**ASSIGNED TASK 1**. In the C-peptide passage, which study was the only one with stimulated C-peptide data?
**ASSIGNED TASK 2**. Please summarize the C-peptide passage in two sentences.
**ASSIGNED TASK 3**. List the four type 1 diabetes loci that the C-peptide passage says were nominally associated with lower C-peptide levels.

Some SNP associations for C-peptide in type 1 diabetes are different from those for type 1 diabetes. Two of the identified variants (rs559047 on chromosome 1 and rs61211515 in the MHC region) have not been previously associated with type 1 diabetes; while rs9260151 and rs3135002 in the MHC region have been associated with type 1 diabetes. The variants associated with C-peptide but not with type 1 diabetes may affect gene expression, and fine-mapping and functional studies are required to determine their effects. However, SFDR analysis suggests that the proportion of type 1 diabetes loci associated with C-peptide is greater than for the rest of the genome; four out of 70 type 1 diabetes loci (HLA-A*24, IL27, INS and PTPN2) that were nominally associated with lower C-peptide levels ranked higher than rs61211515, the top associated SNP in the stimulated C-peptide meta-GWAS. Nevertheless, the composition and magnitude of SNP effects for type 1 diabetes development vs progression could differ, explaining why there is no significant association between type 1 diabetes GRS and C-peptide.

Some limitations include that only fasting/random C-peptide measurements were available for about 60% of individuals, whereas stimulated C-peptide is more appropriate to evaluate insulin secretion in type 1 diabetes. In addition, individuals from different cohorts were quite different in terms of their age at diagnosis, diabetes duration and other inclusion/exclusion criteria, all of which may influence C-peptide levels. C-peptide can also be measured with different methods with different lower limits of detection, and these were not standardised among the studies. The mean age at diagnosis ranged from 8.3 years in the EDC study to 21.2 years in the DCCT, and the mean type 1 diabetes duration ranged from 5.6 years in the DCCT to 54.7 years in the Joslin 50-Year Medalist study. Participants from the DCCT, the only study with stimulated C-peptide data, were highly selected as they were diagnosed with type 1 diabetes later in life and had diabetes for a shorter period of time. Therefore, the DCCT had a larger proportion of participants with detectable C-peptide compared with the other studies. This heterogeneity among the cohorts might have reduced the power of the analysis and contributed to non-replication at specific loci.

Collected data entries:
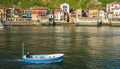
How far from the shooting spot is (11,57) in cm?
6938

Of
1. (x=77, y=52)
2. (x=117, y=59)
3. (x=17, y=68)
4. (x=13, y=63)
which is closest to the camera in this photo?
(x=17, y=68)

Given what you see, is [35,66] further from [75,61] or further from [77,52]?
[77,52]

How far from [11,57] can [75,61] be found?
13.4 meters

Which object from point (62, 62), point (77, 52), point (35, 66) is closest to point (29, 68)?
point (35, 66)

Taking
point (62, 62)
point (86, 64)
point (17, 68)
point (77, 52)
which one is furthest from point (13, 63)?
point (77, 52)

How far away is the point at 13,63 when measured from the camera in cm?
6316

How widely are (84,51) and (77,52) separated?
260 cm

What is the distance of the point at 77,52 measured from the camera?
254 ft

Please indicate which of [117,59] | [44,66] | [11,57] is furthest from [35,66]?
[117,59]

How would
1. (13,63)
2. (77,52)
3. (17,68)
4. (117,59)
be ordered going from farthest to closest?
(77,52) < (117,59) < (13,63) < (17,68)

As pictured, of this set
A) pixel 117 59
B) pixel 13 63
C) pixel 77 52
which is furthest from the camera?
pixel 77 52

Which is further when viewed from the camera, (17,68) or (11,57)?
(11,57)

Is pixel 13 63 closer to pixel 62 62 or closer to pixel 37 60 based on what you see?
pixel 37 60

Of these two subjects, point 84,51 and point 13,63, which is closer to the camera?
point 13,63
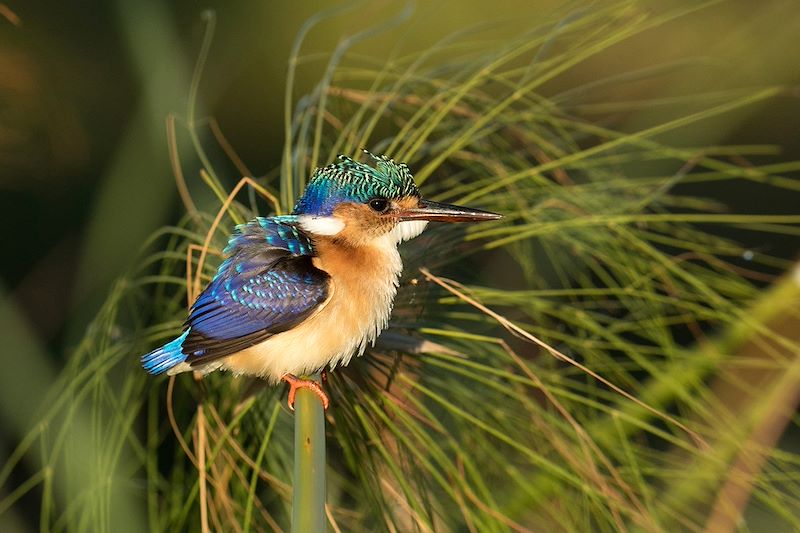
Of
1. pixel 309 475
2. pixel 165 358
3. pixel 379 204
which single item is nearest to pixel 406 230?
pixel 379 204

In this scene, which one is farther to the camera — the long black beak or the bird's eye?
the bird's eye

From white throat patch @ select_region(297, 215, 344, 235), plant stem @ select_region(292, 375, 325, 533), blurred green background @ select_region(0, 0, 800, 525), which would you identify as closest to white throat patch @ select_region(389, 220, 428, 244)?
white throat patch @ select_region(297, 215, 344, 235)

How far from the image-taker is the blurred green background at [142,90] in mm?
2117

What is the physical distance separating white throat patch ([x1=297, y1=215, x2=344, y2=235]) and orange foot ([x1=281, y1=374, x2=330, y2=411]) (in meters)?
0.30

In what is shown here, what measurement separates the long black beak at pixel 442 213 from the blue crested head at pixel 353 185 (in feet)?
0.10

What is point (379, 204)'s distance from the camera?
1858mm

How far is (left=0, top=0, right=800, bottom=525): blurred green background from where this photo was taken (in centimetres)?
212

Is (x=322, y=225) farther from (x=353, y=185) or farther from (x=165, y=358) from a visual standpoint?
(x=165, y=358)

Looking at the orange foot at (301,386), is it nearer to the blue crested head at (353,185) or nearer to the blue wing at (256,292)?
the blue wing at (256,292)

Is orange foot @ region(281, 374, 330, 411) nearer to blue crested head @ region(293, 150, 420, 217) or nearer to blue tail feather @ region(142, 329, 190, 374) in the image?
blue tail feather @ region(142, 329, 190, 374)

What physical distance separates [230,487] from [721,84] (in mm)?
1300

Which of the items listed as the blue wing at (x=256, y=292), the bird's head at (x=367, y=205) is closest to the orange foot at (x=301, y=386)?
the blue wing at (x=256, y=292)

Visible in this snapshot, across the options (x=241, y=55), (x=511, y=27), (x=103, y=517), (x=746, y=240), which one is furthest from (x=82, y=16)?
(x=746, y=240)

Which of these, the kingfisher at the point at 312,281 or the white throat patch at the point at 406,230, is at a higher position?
the white throat patch at the point at 406,230
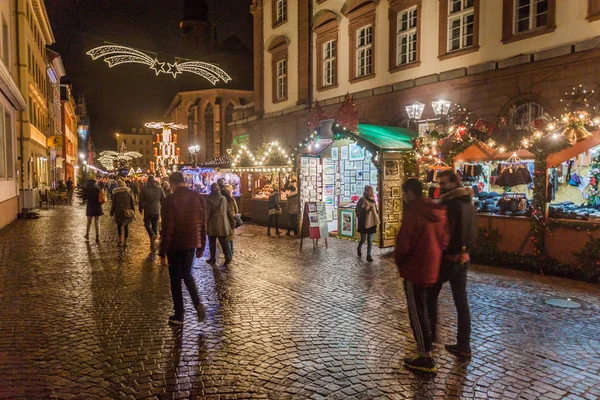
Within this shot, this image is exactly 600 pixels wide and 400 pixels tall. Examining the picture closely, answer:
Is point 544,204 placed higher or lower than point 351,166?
lower

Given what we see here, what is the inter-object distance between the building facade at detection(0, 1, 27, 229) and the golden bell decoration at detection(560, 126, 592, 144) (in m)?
17.1

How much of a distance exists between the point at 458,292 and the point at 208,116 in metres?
57.5

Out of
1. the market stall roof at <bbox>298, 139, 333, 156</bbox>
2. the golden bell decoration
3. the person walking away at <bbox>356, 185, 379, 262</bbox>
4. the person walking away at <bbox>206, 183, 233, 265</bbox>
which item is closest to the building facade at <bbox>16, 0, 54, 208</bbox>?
the market stall roof at <bbox>298, 139, 333, 156</bbox>

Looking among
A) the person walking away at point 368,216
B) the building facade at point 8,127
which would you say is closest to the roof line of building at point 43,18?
the building facade at point 8,127

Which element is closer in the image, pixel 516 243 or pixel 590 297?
pixel 590 297

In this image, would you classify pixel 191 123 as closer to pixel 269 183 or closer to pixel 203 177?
pixel 203 177

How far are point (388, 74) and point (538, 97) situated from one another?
6328 mm

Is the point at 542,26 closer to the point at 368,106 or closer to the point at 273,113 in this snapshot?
the point at 368,106

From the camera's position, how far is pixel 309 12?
75.9ft

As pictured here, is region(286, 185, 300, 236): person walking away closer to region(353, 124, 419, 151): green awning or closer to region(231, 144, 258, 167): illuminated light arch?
region(353, 124, 419, 151): green awning

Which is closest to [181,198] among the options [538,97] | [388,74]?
[538,97]

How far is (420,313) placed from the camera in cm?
488

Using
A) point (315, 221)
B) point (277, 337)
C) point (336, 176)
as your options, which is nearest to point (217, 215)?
point (315, 221)

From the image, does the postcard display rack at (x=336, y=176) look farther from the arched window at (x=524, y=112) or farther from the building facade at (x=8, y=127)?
the building facade at (x=8, y=127)
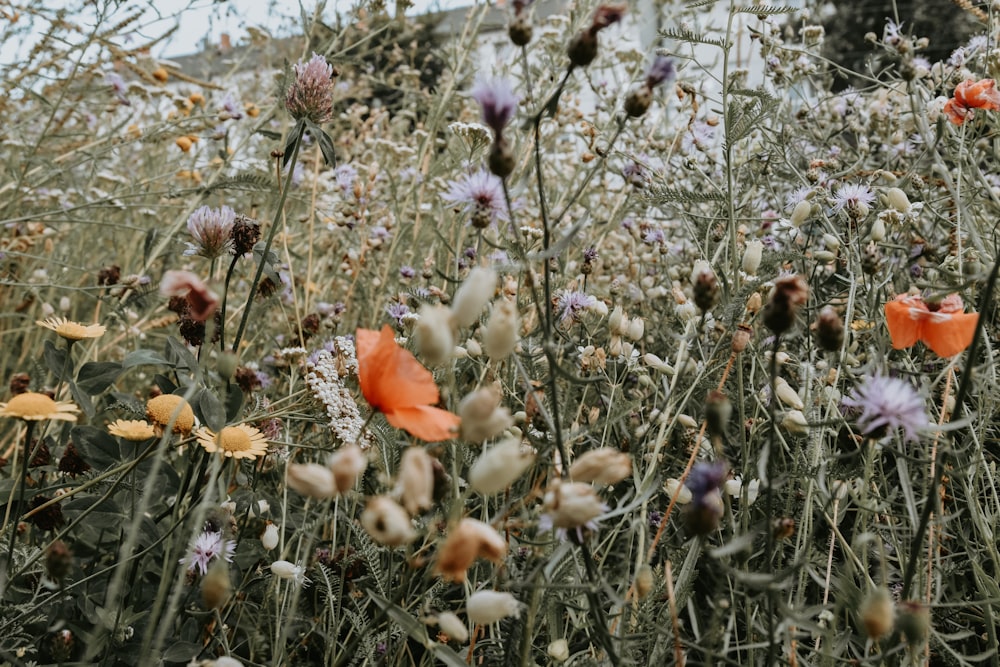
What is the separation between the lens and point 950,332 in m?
0.73

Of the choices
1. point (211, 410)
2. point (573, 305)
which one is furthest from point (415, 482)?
point (573, 305)

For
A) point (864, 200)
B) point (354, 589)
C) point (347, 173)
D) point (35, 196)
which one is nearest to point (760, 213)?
point (864, 200)

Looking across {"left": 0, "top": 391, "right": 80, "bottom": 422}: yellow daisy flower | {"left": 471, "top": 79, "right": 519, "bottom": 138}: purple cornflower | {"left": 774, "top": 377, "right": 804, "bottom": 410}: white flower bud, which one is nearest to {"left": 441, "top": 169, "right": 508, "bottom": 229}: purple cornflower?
{"left": 471, "top": 79, "right": 519, "bottom": 138}: purple cornflower

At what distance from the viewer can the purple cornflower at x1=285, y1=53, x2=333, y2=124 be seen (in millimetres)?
853

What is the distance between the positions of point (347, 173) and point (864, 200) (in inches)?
46.2

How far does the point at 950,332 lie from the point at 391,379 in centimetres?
54

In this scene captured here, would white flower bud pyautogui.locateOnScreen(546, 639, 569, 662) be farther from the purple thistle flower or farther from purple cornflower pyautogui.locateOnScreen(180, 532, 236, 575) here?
the purple thistle flower

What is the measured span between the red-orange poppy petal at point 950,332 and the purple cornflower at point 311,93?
665mm

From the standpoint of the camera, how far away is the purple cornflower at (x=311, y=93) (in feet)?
2.80

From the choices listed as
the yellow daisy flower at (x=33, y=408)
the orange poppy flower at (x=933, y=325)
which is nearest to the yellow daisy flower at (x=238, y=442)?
the yellow daisy flower at (x=33, y=408)

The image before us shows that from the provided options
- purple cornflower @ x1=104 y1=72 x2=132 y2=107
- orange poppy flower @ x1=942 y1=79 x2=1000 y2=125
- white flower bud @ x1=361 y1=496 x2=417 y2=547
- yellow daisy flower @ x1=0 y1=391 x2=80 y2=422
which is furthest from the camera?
purple cornflower @ x1=104 y1=72 x2=132 y2=107

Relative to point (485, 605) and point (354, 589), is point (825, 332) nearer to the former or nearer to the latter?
point (485, 605)

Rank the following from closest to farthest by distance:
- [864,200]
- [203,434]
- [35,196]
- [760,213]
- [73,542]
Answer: [203,434] < [73,542] < [864,200] < [760,213] < [35,196]

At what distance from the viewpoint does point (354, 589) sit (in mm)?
965
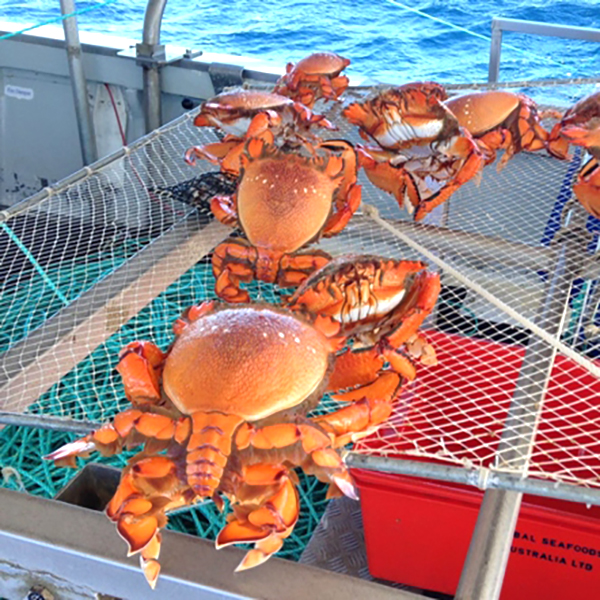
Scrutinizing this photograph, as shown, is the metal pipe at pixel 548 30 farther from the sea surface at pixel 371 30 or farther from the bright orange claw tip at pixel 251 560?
the sea surface at pixel 371 30

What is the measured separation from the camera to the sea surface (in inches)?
390

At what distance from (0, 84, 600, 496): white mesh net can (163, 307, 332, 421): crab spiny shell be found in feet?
0.54

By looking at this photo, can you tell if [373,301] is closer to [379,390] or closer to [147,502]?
[379,390]

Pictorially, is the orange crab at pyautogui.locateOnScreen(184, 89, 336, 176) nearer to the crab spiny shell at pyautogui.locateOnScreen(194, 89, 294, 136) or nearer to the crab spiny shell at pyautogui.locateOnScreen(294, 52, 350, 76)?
the crab spiny shell at pyautogui.locateOnScreen(194, 89, 294, 136)

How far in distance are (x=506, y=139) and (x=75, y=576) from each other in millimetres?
1541

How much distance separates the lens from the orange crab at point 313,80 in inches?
93.0

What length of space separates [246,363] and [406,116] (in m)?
1.01

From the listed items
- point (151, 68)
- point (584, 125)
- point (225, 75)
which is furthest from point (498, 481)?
point (151, 68)

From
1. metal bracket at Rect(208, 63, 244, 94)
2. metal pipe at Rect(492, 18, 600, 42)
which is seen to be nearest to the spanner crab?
metal pipe at Rect(492, 18, 600, 42)

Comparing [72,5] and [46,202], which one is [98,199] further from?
[72,5]

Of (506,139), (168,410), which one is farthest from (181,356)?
(506,139)

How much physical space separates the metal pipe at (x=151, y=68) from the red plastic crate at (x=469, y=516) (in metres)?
2.06

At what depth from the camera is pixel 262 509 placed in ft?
3.19

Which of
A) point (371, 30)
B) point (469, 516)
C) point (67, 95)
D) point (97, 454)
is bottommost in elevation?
point (371, 30)
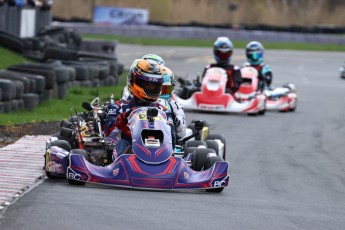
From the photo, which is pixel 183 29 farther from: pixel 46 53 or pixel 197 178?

**EXPECTED ANSWER 1**. The DCCT.

**EXPECTED ANSWER 2**. Some SNP associations for C-peptide in type 1 diabetes differ from those for type 1 diabetes itself, although SFDR analysis suggests a greater share of type 1 diabetes loci is associated with C-peptide than for the rest of the genome, and differing SNP effects on development versus progression could explain why the type 1 diabetes GRS shows no significant association with C-peptide. The analysis had limitations: only fasting/random C-peptide measurements were available for about 60% of individuals, measurement methods were not standardized, and cohorts differed in age at diagnosis, diabetes duration and inclusion/exclusion criteria, which might have reduced power and contributed to non-replication.

**EXPECTED ANSWER 3**. HLA-A*24, IL27, INS, PTPN2